As the researchers who are dealing with this new resource describe it, it's one of those "be careful what you wish for" situations—with nearly 60TB of data, the standard procedures for tackling social data sets just aren't up to the job.
Dmitri Williams introduced the project and described how researchers have been approaching various game developers over the years. He paraphrased the conversation with Sony as:
"What do you collect?"
"Well, everything—what do you want?"
"Can we have it all?"
The end result is a log that includes four years of data for over 400,000 players that took part in the game, which was followed up with demographic surveys of the users. All told, it makes for a massive data set with distinct challenges but plenty of opportunities.

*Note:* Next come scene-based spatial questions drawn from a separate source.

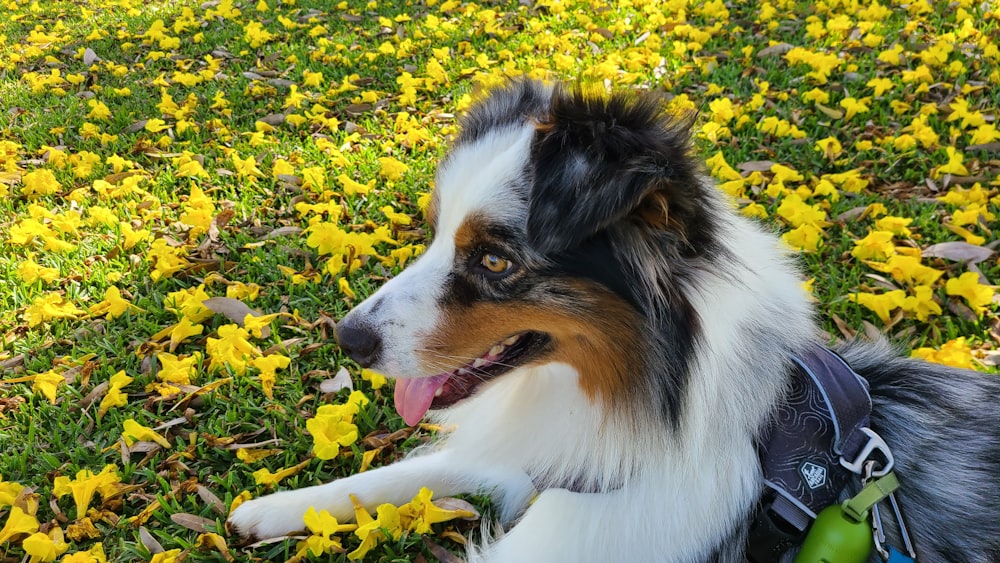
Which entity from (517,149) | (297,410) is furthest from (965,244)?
(297,410)

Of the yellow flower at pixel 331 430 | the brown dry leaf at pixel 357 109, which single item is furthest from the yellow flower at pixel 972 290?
the brown dry leaf at pixel 357 109

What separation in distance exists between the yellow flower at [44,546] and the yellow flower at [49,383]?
2.69 ft

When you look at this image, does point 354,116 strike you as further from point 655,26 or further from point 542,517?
point 542,517

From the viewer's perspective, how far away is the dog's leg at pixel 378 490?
2482mm

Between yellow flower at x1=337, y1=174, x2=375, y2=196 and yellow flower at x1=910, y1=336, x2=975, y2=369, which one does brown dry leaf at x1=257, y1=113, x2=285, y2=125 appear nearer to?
yellow flower at x1=337, y1=174, x2=375, y2=196

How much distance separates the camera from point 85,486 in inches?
101

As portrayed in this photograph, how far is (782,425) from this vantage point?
188cm

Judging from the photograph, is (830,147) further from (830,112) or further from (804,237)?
(804,237)

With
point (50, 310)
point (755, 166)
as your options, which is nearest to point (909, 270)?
point (755, 166)

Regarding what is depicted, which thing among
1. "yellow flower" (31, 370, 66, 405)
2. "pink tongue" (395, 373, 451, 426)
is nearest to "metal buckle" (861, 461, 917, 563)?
"pink tongue" (395, 373, 451, 426)

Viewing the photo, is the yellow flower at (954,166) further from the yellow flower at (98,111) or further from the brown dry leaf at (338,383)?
the yellow flower at (98,111)

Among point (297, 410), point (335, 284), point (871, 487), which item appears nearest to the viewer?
point (871, 487)

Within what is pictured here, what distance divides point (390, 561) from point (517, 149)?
62.5 inches

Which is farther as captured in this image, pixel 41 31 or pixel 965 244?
pixel 41 31
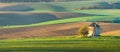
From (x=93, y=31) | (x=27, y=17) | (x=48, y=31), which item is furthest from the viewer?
(x=27, y=17)

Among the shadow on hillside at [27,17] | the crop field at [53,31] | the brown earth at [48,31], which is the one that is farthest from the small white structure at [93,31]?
the shadow on hillside at [27,17]

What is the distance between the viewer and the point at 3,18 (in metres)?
73.4

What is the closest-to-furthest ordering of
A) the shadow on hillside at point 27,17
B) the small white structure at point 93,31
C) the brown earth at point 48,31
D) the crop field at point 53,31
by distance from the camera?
the crop field at point 53,31 < the small white structure at point 93,31 < the brown earth at point 48,31 < the shadow on hillside at point 27,17

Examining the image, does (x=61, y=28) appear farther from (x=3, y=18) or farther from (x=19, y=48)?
(x=19, y=48)

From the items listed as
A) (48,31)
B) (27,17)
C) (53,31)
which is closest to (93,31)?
(53,31)

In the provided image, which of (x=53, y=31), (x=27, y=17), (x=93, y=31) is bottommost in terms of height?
(x=27, y=17)

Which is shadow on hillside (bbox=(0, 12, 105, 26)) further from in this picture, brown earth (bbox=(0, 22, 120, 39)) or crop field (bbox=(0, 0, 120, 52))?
brown earth (bbox=(0, 22, 120, 39))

In addition to introducing the EQ2 logs as a resource, Dmitri Williams described some of the efforts involved in exploring how much of the real world spilled over into the virtual.
The average age of players turned out to be 31. "These aren't just pasty white teenage boys in a basement—to be sure, they're there, but they're not typical," he said. The older players tended to play more than the kids and, although the total hours played seem large, he said that the time mostly displaced either TV watching or movie going. And the surveys showed that those who viewed TV news in the first place continued to do so, suggesting that gamers really slotted EQ2 into their entertainment time.
Mostly, the gamers seemed healthy; their body mass index was better than the US average and, although they were slightly more depressed than average, they were also less anxious.
Buried among those happy, average players was a small subset of the population—about five percent—who used the game for serious role playing and, according to Williams, "They are psychologically much worse off than the regular players." They belong to marginalized groups, like ethnic and religious minorities and non-heterosexuals, and tended to use the game as a coping mechanism.